If there are two things Isabelle does exceptionally well though, it’s recover to the stage and control space. Her up special calls out a balloon chair for a long and leisurely free flight back to solid ground, covering plenty of distance as long as you can avoid the balloons getting popped. Along with that, her Fishing Rod side special can function as a tethered recovery as well. These two give her range both horizontal and vertical, though her regular jumps are nothing unique and she is a little on the lighter side of the cast.
That Fishing Rod is for more than just getting back to the edge though. If it hits an enemy, it’ll pull them in for a free grab, so long as the lure touches them. This counts even if the initial cast misses and they walk onto the lure itself, which you can leave on the stage seemingly indefinitely. Placing that and an underground Gyroid trap (her down special) that’ll fire upward if anyone steps on the seed, which can make getting close to Isabelle trickier than others. This is offset by her own need to get in close to fire off her party popper side smash and other attacks. Overall, Isabelle came off as an interesting and entertaining fighter through and through.
Ken’s another Echo Fighter coming to the cast, serving as a flashier and more dynamic alternative to fellow Street Fighter Ryu. Of the new cast he was the character I spent the least time with, but I walked away impressed and more interested than I had ever been in Ryu. His kick based moveset translates well to Smash, and his flaming Shoryuken is an especially welcome addition if you’re performing the traditional input for the move. He stands as one of the Echoes most separated from his base character, but he still can’t shake the label to stand out as a wholly “unique” addition, for better or worse.

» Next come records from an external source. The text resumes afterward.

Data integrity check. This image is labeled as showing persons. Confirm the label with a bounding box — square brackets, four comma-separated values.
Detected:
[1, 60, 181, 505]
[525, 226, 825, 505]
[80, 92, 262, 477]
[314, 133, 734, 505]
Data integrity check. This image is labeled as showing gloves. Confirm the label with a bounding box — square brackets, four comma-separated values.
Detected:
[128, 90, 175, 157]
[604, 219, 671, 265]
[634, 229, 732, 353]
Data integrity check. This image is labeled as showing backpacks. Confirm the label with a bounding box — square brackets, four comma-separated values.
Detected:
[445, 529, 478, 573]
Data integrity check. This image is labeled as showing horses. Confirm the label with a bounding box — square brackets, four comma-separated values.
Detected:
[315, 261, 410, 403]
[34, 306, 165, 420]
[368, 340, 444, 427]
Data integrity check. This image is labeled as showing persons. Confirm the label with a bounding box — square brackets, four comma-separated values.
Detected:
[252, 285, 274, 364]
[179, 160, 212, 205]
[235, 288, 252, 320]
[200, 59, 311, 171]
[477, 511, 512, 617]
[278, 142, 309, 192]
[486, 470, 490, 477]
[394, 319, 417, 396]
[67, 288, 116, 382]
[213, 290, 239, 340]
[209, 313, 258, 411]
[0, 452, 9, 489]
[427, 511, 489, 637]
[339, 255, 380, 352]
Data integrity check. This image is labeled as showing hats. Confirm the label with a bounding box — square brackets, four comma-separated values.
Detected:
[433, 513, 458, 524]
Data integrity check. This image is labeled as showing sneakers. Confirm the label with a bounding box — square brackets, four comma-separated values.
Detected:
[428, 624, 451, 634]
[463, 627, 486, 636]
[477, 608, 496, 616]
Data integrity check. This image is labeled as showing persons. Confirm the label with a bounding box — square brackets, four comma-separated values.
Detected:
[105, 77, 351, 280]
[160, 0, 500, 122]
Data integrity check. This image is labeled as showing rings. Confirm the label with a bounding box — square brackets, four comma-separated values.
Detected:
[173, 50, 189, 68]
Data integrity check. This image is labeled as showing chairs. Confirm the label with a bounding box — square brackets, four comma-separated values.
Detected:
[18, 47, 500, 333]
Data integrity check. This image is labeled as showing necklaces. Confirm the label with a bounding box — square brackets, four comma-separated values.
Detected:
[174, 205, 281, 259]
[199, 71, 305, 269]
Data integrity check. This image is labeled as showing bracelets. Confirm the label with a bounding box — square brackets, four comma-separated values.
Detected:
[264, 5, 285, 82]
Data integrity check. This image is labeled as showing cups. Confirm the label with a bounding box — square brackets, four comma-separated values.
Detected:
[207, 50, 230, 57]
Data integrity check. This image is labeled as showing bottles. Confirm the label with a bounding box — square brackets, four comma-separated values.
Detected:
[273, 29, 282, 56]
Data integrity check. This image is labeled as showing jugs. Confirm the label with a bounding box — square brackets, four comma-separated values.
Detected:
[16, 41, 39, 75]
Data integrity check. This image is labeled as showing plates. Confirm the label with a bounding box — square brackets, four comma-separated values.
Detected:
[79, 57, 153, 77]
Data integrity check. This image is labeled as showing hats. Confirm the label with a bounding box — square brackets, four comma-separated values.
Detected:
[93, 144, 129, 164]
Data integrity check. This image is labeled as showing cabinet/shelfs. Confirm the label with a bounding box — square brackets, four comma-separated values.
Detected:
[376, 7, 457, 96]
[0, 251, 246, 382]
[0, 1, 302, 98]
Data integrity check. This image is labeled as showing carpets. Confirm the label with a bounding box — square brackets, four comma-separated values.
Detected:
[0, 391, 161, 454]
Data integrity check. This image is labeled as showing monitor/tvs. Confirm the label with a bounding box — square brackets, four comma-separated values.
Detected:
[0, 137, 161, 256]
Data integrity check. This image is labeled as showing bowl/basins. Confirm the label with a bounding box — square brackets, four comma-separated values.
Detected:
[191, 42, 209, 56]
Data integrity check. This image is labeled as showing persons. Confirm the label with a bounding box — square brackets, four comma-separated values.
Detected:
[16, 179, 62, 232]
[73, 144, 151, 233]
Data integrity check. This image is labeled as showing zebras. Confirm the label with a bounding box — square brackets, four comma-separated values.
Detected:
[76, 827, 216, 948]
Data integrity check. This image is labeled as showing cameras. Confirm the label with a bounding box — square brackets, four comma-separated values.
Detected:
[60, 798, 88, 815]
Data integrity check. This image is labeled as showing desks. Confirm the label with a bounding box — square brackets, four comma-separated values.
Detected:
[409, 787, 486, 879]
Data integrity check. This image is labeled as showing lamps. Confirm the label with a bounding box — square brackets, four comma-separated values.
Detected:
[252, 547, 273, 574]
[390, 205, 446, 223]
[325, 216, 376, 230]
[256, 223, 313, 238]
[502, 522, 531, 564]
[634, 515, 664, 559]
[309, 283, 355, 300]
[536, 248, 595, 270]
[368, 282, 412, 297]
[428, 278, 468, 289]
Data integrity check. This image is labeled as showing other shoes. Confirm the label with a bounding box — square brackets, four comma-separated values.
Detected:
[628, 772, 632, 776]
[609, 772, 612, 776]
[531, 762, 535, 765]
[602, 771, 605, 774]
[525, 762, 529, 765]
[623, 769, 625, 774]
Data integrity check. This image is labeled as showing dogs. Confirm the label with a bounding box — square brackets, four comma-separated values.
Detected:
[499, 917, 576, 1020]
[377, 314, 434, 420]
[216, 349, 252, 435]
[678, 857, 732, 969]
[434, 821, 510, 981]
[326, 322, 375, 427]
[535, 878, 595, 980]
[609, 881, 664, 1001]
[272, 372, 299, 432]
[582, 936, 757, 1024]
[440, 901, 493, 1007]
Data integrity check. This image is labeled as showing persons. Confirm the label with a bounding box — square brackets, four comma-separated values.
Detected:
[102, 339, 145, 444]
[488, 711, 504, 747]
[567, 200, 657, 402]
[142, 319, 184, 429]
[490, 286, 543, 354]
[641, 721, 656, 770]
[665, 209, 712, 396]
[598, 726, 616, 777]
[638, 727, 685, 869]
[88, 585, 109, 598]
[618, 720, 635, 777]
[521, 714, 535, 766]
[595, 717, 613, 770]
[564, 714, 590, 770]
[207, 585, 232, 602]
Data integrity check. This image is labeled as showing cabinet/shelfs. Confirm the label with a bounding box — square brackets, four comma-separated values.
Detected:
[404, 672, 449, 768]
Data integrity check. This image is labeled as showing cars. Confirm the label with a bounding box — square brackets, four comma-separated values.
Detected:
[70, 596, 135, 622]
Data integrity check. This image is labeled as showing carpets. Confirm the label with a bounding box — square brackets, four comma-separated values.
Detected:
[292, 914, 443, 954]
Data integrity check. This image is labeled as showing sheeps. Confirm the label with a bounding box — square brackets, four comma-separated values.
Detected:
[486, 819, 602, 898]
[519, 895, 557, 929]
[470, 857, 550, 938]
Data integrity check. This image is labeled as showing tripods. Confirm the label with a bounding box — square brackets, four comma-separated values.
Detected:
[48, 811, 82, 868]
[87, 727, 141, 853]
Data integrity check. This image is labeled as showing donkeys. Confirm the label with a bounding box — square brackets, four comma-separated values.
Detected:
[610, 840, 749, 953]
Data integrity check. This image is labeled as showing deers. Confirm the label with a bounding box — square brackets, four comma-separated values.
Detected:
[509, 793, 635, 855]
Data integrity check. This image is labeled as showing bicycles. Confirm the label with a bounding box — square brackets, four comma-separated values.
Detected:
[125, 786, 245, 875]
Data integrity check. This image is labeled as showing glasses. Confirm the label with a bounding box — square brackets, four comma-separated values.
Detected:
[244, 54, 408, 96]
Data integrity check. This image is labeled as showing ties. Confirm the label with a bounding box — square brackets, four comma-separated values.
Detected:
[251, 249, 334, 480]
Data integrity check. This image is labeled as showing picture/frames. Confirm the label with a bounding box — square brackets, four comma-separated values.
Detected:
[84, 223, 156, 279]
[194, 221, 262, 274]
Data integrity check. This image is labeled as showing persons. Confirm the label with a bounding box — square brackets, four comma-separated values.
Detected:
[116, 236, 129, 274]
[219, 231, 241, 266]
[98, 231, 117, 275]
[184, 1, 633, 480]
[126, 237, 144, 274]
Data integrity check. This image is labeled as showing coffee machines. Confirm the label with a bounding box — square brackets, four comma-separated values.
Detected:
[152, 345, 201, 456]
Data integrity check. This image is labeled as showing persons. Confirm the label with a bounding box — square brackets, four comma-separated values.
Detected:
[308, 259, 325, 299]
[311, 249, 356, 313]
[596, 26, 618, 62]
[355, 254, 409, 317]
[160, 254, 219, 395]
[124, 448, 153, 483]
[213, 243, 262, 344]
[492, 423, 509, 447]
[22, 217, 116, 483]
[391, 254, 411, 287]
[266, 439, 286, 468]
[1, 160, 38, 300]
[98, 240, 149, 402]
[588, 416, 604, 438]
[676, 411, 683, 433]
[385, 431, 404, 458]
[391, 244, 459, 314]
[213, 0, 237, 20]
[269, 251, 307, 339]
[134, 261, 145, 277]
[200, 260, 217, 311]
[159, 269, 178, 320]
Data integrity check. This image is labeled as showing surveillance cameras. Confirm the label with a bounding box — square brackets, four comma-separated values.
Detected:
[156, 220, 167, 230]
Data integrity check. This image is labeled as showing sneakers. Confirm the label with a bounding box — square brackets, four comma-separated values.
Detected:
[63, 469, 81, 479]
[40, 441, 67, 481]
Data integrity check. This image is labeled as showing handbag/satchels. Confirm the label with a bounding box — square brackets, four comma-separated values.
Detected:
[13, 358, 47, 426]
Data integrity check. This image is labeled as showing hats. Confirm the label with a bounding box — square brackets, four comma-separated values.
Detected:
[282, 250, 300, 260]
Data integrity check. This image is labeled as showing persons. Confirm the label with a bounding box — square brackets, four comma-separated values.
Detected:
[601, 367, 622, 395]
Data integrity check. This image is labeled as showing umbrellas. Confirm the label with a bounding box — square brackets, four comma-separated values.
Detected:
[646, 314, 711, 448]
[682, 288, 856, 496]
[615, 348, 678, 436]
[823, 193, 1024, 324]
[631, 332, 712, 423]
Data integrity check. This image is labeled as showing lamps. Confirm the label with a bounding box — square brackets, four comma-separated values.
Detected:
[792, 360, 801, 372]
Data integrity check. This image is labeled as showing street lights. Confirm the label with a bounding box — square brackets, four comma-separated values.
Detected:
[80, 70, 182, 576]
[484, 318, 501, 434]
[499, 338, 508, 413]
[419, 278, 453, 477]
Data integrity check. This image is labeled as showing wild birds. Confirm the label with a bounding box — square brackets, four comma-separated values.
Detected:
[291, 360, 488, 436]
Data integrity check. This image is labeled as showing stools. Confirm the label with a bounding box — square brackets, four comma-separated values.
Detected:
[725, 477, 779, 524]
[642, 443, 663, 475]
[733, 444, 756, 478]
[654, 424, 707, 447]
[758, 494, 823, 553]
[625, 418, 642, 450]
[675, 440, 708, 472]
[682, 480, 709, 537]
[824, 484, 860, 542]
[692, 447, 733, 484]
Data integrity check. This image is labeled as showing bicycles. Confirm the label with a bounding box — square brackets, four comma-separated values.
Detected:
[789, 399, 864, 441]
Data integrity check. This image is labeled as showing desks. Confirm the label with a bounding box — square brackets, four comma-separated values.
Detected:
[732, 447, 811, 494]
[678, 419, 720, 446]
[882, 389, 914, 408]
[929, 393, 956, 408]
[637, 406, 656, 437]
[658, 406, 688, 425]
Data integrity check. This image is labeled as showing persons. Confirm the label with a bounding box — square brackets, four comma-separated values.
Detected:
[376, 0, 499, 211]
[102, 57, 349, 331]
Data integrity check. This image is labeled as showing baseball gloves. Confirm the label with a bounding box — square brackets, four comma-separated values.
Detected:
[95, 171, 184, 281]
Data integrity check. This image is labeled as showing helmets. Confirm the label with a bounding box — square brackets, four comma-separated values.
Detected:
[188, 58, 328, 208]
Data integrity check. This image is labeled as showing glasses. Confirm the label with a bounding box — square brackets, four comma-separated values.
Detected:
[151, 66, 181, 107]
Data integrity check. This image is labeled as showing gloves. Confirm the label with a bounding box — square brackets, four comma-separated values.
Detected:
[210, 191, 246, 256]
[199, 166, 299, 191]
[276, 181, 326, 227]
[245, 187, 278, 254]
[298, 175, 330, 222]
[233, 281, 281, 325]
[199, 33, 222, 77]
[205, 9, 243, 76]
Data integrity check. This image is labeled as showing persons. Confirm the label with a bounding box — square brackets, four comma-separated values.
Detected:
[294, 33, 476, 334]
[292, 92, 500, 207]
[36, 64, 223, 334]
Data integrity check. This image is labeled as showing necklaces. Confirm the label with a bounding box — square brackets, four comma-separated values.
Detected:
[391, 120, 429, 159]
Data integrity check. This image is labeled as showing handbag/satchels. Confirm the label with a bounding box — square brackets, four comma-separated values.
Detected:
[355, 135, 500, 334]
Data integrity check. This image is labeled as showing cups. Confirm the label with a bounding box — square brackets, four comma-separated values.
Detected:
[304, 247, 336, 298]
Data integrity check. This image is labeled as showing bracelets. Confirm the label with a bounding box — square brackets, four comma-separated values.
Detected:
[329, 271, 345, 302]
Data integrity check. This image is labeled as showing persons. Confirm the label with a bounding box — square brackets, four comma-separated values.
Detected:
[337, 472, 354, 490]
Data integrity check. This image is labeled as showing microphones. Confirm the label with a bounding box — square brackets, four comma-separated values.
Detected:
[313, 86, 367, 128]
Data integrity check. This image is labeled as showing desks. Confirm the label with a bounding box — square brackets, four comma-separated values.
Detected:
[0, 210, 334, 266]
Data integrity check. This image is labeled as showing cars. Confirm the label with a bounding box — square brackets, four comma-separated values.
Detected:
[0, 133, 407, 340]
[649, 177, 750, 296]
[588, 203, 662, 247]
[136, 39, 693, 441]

Now we come to the fighter I expected the least out of back from his reveal. I was firmly in the camp that wanted Decidueye as a Gen VII Pokemon, but this fired up pro wrestler got me warming up to his bombastic personality and moveset. The way Incineroar grandstands and works the crowd between attacks is entertaining and puts him alongside DK, Dedede, and Isabelle as some of the most emotive characters in the cast.
While his normal attacks are serviceable, with him having the tools he needs to roll with the punches up close but maybe struggle with more ranged fighters, it’s Incineroar’s specials that define him. His side special is a forced grab state, tossing the unlucky opponent to the ropes and opening the door for a followup. While the perfectly timed lariat is hard-hitting, I was surprised how much vertical knock-back you could get with a different one of these followups. For added utility, Incineroar is practically invincible to knock back as long as he’s thrown the enemy already.
The special that closes out Incineroar’s game plan is his Cross Chop recovery. In short, it’s terrible. It offers very little height (though his side special can be used somewhat like Ike’s to cover horizontal distance), and worst of all it sends him rocketing downward, potentially to your doom. It does have its uses, as I was able to drag someone down with me in a mutual KO using the move, but as a tool to get back to the stage it’s one of the worst on the roster.
That’s it for the roster as-is, but there’s still plenty more to experience. These were only early impressions and it’ll take a whole lot more time in the lab via the final build to really crack these new fighters open. Plus with Piranha Plant and other DLC fighters to look forward to, along with the changes to the existing cast, it’s going to take a lot of work to really get the hang of the 70+ fighters in Super Smash Bros. Ultimate.